→ **Aim of the task**:
Quote verbatim the part of the entries that opens with the line containing "From the scene" and continues through the last line of the entries, including both.

→ **Given data**:
▽

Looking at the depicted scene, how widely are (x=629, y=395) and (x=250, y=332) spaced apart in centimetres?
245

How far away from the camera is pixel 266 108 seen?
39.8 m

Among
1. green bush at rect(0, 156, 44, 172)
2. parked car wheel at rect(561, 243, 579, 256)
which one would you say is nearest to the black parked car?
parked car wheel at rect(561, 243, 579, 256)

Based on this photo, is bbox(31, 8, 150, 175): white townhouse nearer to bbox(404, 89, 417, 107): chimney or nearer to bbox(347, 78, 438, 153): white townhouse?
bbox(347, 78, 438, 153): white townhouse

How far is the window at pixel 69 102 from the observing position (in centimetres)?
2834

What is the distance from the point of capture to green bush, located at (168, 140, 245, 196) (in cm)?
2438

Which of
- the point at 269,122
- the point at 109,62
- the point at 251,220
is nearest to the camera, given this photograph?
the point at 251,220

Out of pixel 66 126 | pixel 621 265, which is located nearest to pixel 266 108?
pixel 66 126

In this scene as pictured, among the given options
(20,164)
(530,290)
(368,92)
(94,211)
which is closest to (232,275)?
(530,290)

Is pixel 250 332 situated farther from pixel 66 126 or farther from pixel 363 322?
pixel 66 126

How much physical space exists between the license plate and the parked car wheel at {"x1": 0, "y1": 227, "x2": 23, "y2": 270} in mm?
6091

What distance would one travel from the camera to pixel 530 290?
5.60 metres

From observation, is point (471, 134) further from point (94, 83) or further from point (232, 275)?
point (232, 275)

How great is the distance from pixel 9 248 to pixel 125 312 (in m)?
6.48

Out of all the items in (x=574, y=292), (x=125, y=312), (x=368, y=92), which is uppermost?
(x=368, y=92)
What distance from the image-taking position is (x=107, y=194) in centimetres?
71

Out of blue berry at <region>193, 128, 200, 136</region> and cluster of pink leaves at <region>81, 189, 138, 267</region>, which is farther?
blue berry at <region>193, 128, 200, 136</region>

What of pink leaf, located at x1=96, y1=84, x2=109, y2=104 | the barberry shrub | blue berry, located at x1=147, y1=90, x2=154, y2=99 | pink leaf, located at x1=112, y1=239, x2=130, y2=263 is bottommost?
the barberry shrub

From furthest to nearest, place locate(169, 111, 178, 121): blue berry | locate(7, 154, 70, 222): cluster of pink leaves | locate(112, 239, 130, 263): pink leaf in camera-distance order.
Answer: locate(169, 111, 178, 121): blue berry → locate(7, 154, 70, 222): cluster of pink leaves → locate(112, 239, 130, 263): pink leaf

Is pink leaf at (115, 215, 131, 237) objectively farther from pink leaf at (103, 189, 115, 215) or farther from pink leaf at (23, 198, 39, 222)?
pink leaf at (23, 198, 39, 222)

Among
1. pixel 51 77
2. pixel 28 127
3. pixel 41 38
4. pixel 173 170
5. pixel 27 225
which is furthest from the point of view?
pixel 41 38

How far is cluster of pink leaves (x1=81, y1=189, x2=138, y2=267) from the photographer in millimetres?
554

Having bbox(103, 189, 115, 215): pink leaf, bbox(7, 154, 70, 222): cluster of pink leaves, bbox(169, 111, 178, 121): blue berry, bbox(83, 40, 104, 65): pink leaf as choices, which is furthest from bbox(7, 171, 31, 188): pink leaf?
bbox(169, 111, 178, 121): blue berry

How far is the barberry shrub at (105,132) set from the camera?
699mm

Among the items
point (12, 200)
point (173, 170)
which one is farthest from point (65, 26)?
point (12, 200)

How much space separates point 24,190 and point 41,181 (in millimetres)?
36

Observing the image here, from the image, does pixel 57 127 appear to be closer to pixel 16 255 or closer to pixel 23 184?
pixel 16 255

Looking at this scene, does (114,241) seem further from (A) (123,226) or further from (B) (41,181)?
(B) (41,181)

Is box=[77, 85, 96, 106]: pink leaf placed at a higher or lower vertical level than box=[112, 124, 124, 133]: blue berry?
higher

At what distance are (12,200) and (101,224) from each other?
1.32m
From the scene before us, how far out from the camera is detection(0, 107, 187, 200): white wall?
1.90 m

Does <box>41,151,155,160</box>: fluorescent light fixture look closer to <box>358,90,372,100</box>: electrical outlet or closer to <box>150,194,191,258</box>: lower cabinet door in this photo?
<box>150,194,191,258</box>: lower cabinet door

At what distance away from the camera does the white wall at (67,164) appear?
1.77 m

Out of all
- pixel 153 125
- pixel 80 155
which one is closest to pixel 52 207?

△

→ **Reply**:
From the scene before us, how far out from the camera is detection(0, 107, 187, 200): white wall?
1.90 m

Does <box>41,151,155,160</box>: fluorescent light fixture look closer to <box>358,90,372,100</box>: electrical outlet or closer to <box>150,194,191,258</box>: lower cabinet door in this photo?
<box>150,194,191,258</box>: lower cabinet door

At what distance away from the camera does the white wall at (67,164) appear?
1.77 m

Out of all
- pixel 153 125
- pixel 80 155
which one is closest to pixel 52 207?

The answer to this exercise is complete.